Lately, he’s taken up with fellow adventurer David Koepp, who’s proved his adaptability as a writer with scripts for some of Hollywood’s biggest blockbusters, starting with Jurassic Park in 1993 and going all the way to 2023 and Indiana Jones and the Dial of Destiny.
Cate Blanchett (left) and Michael Fassbender face off in Steven Soderbergh’s new film Black Bag.Credit: Claudette Barius via AP
He and Soderbergh teamed up for the ghost story Presence, released last month. Now they’re back with Black Bag, a spy movie set in London. It’s set far from the world of Slow Horses, however. In contrast to Mick Herron’s dishevelled battlers exiled to the backblocks of MI5, this lot are operating in the agency’s upper reaches, and their grooming and tailoring are immaculate.
But George Woodhouse (Michael Fassbender), the most senior of them, is in trouble. He’s launched an investigation into a leak about one of the agency’s most sensitive undertakings, and it’s come up with a list of suspects that includes his wife, Kathryn (Cate Blanchett), another agency high-flyer.
What to do?
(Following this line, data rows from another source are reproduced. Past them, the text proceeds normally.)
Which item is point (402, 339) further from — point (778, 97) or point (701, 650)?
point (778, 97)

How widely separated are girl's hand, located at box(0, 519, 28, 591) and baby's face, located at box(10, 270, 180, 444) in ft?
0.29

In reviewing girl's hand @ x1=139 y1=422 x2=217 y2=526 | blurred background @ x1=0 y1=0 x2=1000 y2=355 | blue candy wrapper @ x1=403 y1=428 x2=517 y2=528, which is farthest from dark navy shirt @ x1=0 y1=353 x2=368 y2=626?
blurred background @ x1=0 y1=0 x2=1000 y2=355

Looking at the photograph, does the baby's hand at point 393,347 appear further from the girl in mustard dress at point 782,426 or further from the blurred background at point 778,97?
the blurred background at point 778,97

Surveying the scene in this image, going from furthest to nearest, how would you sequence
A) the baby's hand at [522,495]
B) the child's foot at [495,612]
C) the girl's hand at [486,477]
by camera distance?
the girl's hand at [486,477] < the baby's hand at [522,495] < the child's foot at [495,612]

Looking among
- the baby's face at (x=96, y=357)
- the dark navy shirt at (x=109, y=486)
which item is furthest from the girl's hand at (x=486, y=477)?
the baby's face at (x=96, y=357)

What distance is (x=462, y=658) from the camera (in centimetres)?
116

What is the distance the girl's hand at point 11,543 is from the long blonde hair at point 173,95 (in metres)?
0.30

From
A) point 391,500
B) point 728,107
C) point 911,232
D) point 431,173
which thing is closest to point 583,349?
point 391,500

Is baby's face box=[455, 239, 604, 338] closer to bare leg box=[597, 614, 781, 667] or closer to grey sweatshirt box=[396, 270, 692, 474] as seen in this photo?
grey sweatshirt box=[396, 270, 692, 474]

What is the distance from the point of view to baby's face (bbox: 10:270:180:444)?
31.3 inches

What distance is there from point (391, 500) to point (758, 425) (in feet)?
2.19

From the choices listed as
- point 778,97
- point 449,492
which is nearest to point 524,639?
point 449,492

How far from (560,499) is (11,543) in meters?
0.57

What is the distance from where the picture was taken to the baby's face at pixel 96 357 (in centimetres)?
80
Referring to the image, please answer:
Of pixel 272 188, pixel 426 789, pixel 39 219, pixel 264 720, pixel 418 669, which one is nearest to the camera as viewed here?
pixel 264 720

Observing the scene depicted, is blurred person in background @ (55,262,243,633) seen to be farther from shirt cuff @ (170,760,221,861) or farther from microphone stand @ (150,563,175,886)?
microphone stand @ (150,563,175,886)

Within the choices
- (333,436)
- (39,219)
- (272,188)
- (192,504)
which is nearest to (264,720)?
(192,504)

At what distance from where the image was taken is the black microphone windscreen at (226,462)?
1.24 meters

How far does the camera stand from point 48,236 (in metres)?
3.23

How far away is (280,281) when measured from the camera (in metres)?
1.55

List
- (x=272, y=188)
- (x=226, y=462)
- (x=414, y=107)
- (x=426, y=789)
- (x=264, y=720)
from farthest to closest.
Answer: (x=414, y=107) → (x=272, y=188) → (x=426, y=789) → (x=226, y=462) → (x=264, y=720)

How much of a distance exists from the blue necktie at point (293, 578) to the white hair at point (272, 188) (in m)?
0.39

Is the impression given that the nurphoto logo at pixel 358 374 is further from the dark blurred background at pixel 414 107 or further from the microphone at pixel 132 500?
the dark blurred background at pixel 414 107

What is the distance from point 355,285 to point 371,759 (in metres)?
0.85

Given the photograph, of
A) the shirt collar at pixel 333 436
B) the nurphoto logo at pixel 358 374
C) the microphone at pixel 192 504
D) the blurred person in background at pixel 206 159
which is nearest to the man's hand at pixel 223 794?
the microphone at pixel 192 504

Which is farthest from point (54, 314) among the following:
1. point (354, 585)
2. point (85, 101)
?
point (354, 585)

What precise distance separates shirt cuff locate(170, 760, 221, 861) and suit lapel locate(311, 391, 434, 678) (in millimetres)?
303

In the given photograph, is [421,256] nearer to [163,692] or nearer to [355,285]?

Debonair as ever, George, who can cook in addition to his other skills, decides to give a dinner party. Over three courses and some very good wine, he will mount an interrogation.
From left: Michael Fassbender, Tom Burke and Pierce Brosnan in Black Bag.Credit: Claudette Barius via AP
Not surprisingly in this company, the conversation turns out to be less about espionage than sexual relations. It soon becomes clear that George is very much in love with Kathryn, no matter what she may have been up to, while Freddie (Tom Burke), another agency veteran, is having an affair with Clarissa (Marisa Abela), who’s noticeably upper-class and very much younger. And finally, Zoe (Naomie Harris) is involved with James (Regé-Jean Page), despite her supposedly dispassionate role as the office psychologist.
Once the script does get to grips with the details of the cyber conspiracy at its centre, things become extremely complicated, but there’s no need to worry. The plot is merely the catalyst. What matters is the atmosphere of distrust that suddenly begins swirling around the personal and professional entanglements between this elite gang of spies. The verbal combat at the Woodhouses’ dinner table is only the prelude.
Koepp has a gift for the sardonic, which is hardly surprising given the fact he directed and co-wrote the Ricky Gervais comedy Ghost Town. And Soderbergh’s direction has a complementary briskness to it. Nothing is overdone or over-explained. It’s so terse that you have to work pretty hard to keep up.
Fassbender’s poker-faced George is almost too inscrutable in the first half, unbending so gradually that it’s a revelation when he finally shows his softer side. Blanchett’s Kathryn is a good match for him – a sexy ice queen with a formidable air of authority.
She’s one of the few who stands up to their boss, Stieglitz. Played by Pierce Brosnan in a buttoned-up, double-breasted suit, he displays a pompous disdain for every living thing, human or otherwise. After watching him enjoy lunch, I may never eat sashimi again.
It all verges on caricature, but so does Slow Horses. It’s aiming to show the corrosive effects of the spying life on the characters of those immersed in it, and it certainly succeeds. In love, as in war, almost everybody here is exploiting those they profess to care about. The only exceptions are Kathryn and George – despite the chilly facades they present to the world.
It’s been 13 years since Soderbergh announced his retirement from feature filmmaking. Fortunately, it was short-lived, and he’s since been as prolific as ever. Admittedly, he’s had mixed results, with quite a few misses. But that’s because he dares to take a chance.
Black Bag is released in cinemas on March 13.